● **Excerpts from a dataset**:
# # # #
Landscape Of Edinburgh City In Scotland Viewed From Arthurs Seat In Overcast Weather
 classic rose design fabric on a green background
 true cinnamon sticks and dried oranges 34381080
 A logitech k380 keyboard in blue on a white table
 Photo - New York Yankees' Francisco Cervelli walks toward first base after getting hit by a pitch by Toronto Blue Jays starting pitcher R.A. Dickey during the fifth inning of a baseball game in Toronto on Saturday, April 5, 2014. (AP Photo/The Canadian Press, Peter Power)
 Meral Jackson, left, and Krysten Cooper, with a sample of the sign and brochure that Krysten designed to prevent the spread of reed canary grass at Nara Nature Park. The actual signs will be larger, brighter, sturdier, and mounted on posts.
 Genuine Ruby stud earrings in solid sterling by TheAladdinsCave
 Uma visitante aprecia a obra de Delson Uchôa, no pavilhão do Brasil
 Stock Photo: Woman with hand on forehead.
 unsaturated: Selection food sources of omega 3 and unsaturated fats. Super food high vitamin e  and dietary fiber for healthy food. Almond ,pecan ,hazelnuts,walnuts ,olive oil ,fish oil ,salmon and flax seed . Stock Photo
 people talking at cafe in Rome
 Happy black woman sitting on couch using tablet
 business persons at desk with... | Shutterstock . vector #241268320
# # # #
● **TRY IT**: Select every line in the records above that contains the word "Photo".

● **REPLY**:
 Photo - New York Yankees' Francisco Cervelli walks toward first base after getting hit by a pitch by Toronto Blue Jays starting pitcher R.A. Dickey during the fifth inning of a baseball game in Toronto on Saturday, April 5, 2014. (AP Photo/The Canadian Press, Peter Power)
 Stock Photo: Woman with hand on forehead.
 unsaturated: Selection food sources of omega 3 and unsaturated fats. Super food high vitamin e  and dietary fiber for healthy food. Almond ,pecan ,hazelnuts,walnuts ,olive oil ,fish oil ,salmon and flax seed . Stock Photo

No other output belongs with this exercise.